■ MATERIAL DE TRABAJO ■
● ● ●
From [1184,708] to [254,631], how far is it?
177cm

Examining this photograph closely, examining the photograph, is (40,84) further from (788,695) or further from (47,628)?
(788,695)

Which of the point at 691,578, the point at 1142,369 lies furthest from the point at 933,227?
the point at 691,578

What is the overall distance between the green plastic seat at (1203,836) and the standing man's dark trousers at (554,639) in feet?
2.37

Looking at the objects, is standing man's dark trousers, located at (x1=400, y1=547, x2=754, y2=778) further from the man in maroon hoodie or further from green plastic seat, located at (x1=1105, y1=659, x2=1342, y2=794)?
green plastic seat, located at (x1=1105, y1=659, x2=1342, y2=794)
● ● ●
■ CONSIGNA ■
Transcribe todos los registros de arriba sin alterar ni una línea.

■ RESULTADO ■
From [1184,708] to [254,631], how far is it?
177cm

Examining this photograph closely, examining the photograph, is (40,84) further from (788,695) or further from (47,628)?
(788,695)

Which of the point at 691,578, the point at 1142,369 lies furthest from the point at 933,227?
the point at 691,578

What is the overall distance between the green plastic seat at (1203,836) and the standing man's dark trousers at (554,639) in feet?
2.37

Looking at the objects, is standing man's dark trousers, located at (x1=400, y1=547, x2=754, y2=778) further from the man in maroon hoodie or further from green plastic seat, located at (x1=1105, y1=659, x2=1342, y2=794)?
green plastic seat, located at (x1=1105, y1=659, x2=1342, y2=794)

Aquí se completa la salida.